What to produce: Output the following data verbatim, line by line, with no changes.

The input:

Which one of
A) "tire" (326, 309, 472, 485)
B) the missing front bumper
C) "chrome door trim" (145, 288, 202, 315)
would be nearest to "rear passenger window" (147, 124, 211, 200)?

Completed exercise:
Which one of
A) "tire" (326, 309, 472, 485)
B) the missing front bumper
C) "chrome door trim" (145, 288, 202, 315)
would be nearest to "rear passenger window" (147, 124, 211, 200)?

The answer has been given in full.